Esther had recently been elected to the association board. Even though her nephew and his wife were visiting from Ohio, Esther told them she had to go since this was her first meeting.
That was Esther. She was always stepping up to help family and friends. Her older brother, his two sons and their families lived back East. She had no immediate family in Arizona but she had a huge extended family of primos, tios and tias in Arizona.
She once drove a van full of her elderly relatives to Los Angeles so they could attend a family funeral. She played the organ at a cousin’s wedding. She arranged horseback riding lessons for a younger cousin. She was one of the ringleaders of a family reunion.
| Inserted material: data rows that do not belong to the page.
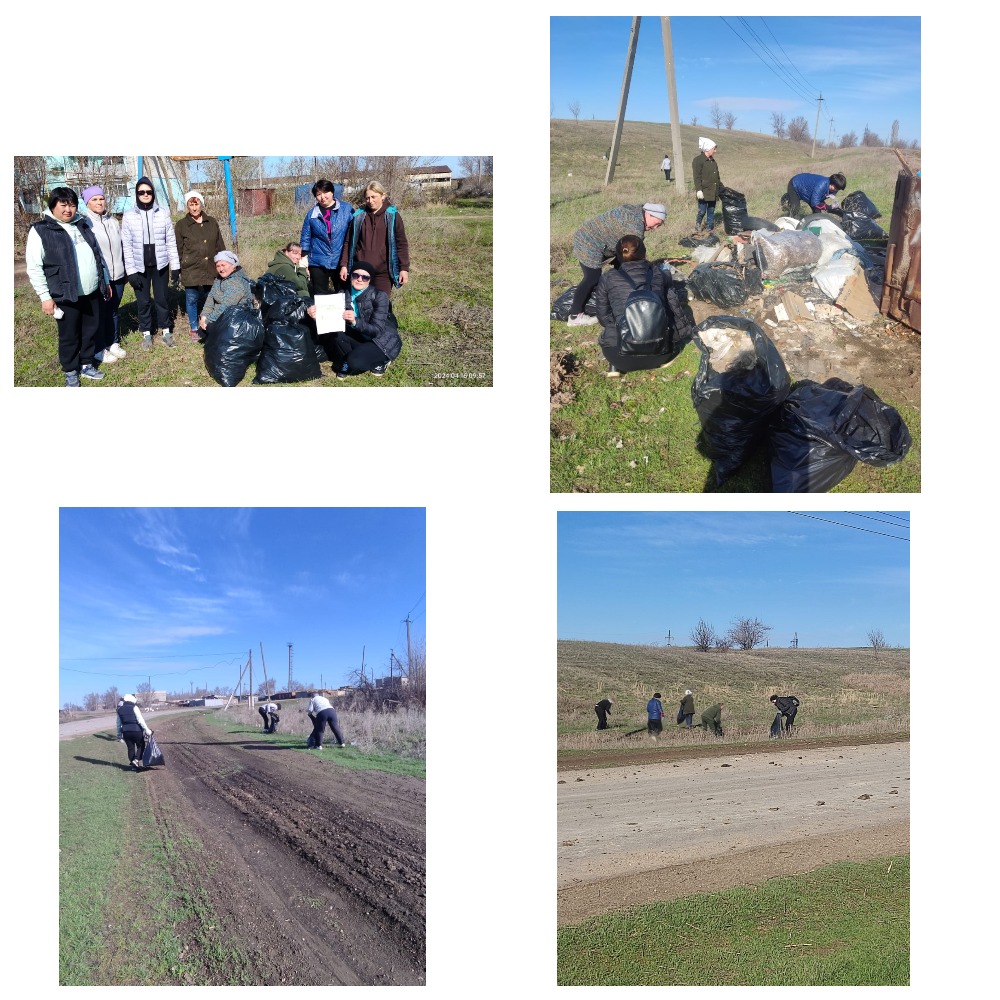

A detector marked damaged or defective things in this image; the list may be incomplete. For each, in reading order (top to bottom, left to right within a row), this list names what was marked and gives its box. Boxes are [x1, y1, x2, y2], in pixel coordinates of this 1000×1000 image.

rusty metal container [237, 190, 274, 218]
rusty metal container [884, 170, 920, 330]
rusty metal sheet [884, 170, 920, 330]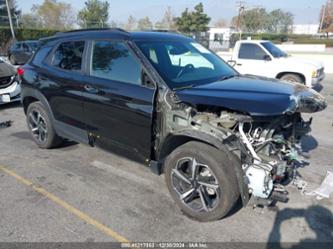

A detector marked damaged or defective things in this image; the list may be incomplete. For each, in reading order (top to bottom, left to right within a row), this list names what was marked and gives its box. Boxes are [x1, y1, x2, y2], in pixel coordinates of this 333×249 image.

damaged black suv [19, 28, 326, 221]
crumpled hood [175, 75, 326, 116]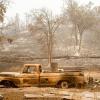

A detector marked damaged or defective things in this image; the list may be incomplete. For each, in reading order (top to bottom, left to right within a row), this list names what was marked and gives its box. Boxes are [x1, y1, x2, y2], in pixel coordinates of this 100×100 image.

burned vehicle [0, 64, 85, 88]
rusty pickup truck [0, 64, 85, 88]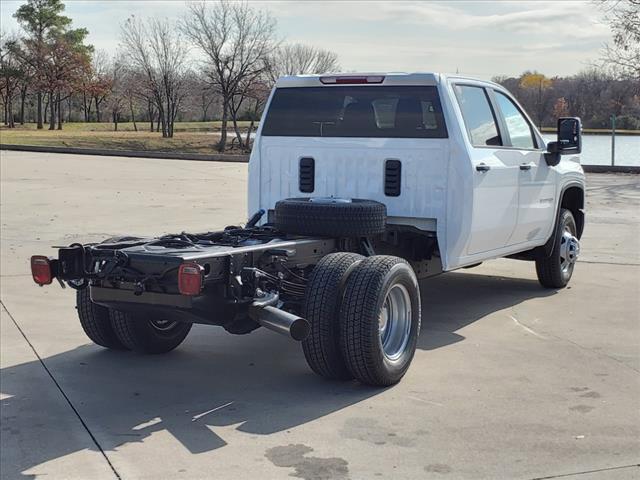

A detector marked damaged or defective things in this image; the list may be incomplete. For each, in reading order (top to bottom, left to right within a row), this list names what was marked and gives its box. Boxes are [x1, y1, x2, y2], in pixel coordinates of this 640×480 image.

pavement crack [0, 302, 122, 478]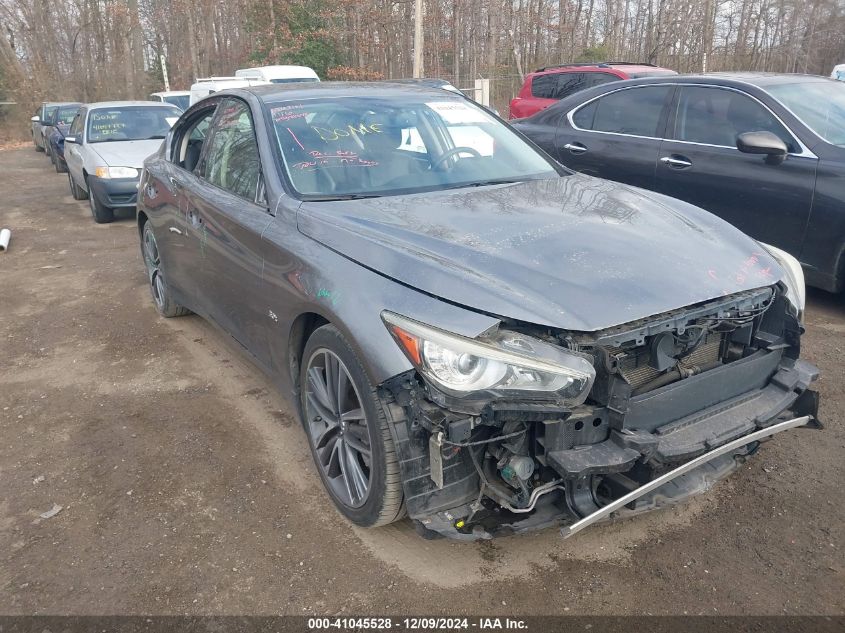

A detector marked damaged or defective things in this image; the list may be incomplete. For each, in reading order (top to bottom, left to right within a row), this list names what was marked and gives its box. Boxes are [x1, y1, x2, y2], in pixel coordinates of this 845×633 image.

damaged black sedan [137, 82, 816, 540]
cracked headlight [380, 312, 592, 404]
damaged hood [298, 173, 784, 330]
cracked headlight [760, 242, 804, 320]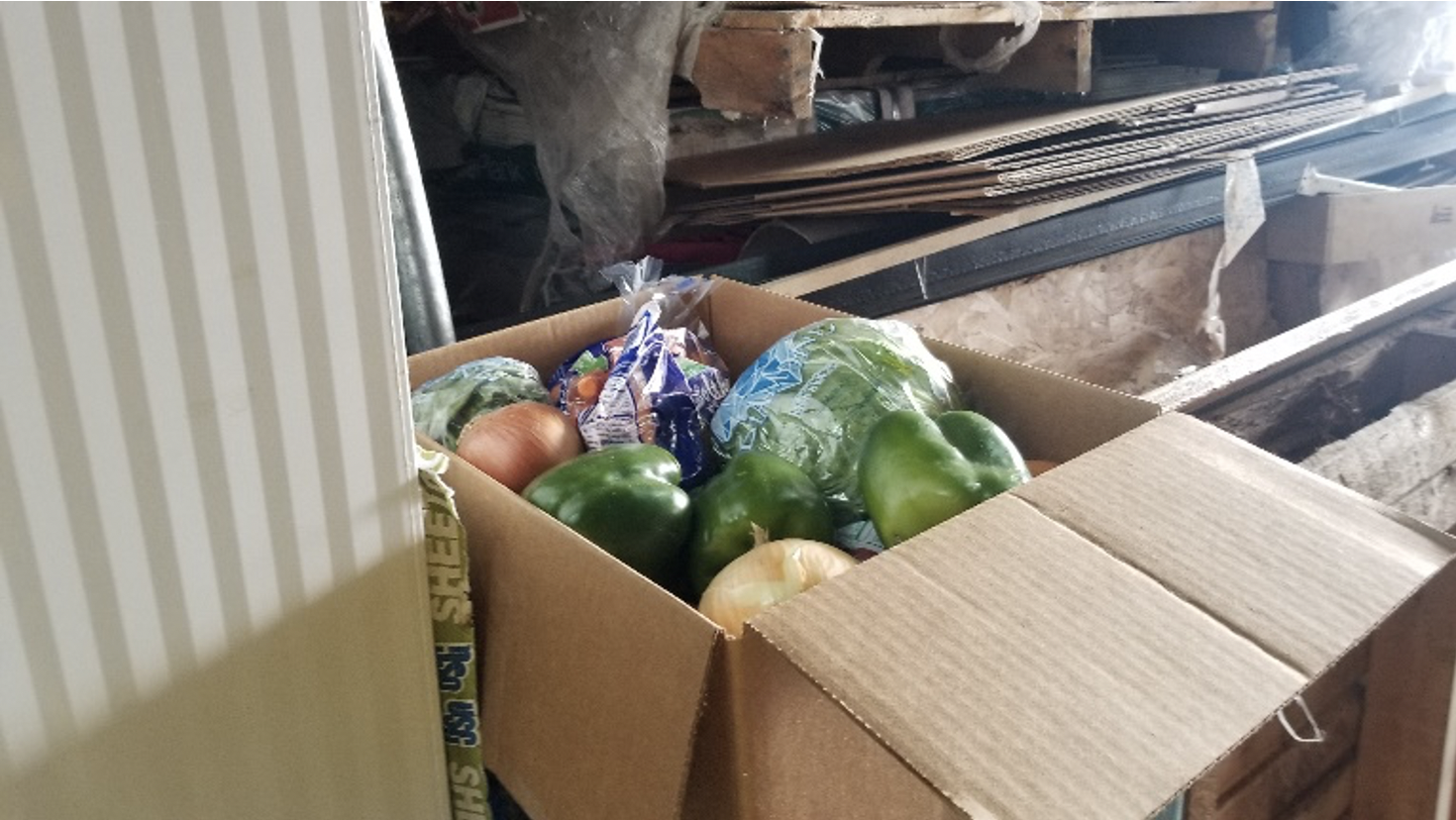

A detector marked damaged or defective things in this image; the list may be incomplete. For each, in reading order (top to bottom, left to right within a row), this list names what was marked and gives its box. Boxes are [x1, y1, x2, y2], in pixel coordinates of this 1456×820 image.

crumpled clear plastic sheeting [451, 3, 725, 313]
crumpled clear plastic sheeting [707, 319, 961, 527]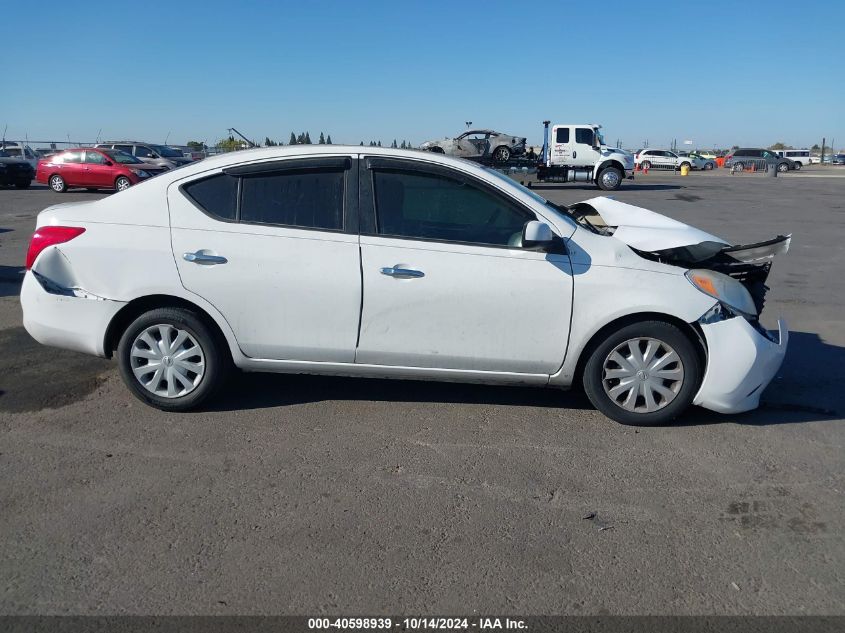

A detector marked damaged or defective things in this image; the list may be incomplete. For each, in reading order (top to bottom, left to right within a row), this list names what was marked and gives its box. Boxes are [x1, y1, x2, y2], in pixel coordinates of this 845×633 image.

crumpled hood [576, 195, 728, 252]
broken headlight [684, 268, 760, 318]
detached front bumper [692, 316, 784, 414]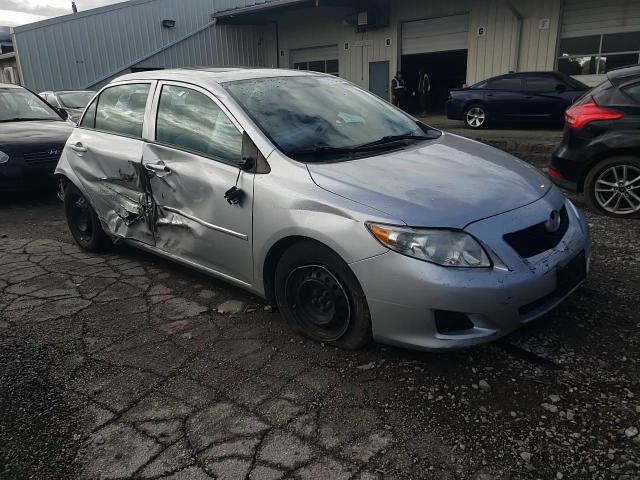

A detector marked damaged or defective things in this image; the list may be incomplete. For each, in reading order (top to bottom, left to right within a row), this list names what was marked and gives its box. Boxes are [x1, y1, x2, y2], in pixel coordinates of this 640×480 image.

broken car door [69, 81, 156, 244]
broken car door [144, 83, 254, 284]
cracked asphalt [0, 188, 636, 480]
damaged silver sedan [57, 68, 592, 348]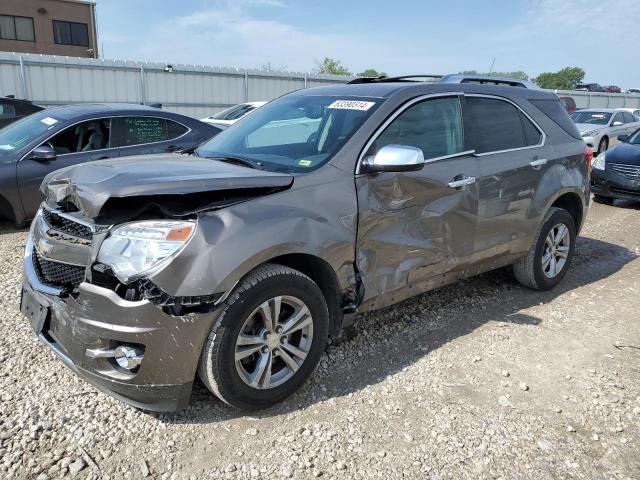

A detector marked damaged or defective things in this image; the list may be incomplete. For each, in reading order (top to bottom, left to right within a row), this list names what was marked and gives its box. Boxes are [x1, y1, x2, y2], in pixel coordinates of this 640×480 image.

crumpled front bumper [22, 266, 219, 408]
damaged hood [43, 155, 294, 220]
damaged gray sedan [20, 78, 592, 408]
dented rear door [356, 95, 480, 310]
Esther lived a life doing many little ordinary things helping others for the sheer joy of helping others, which made her an extraordinary person. In the last 13 years we have missed Esther at family gatherings, holidays or just her visits.
Recently one of her many cousins did something Esther would have done. She rounded up a bunch of family members to visit Esther’s grave site near Tubac, Ariz., where she is buried with her parents. Several cousins cleaned up the site ahead of time, and this past weekend about 30 of us drove down for a day of remembrance. We told a few stories, we laughed and we remembered Esther. She would have liked it. Instead of saying “yes” to a question, she often used a phrase that many recalled, “Si Chuy.”
It was just a silly thing she would say.
There were no headlines, there were no microphones, and the only cameras were taking family photos. We haven’t had a reunion since Esther died. Maybe if she had been here to coordinate it there would have been one, and who knows how many ordinary things didn’t happen without Esther?
The memories of that horrible day have faded. The shooter died in January, and for many in the family, that provided some closure.
And our memories of Esther remain strong. Hopefully we’ll have another full family reunion soon and we can laugh and tell more stories about Esther and the rest of our family, and keep her story going.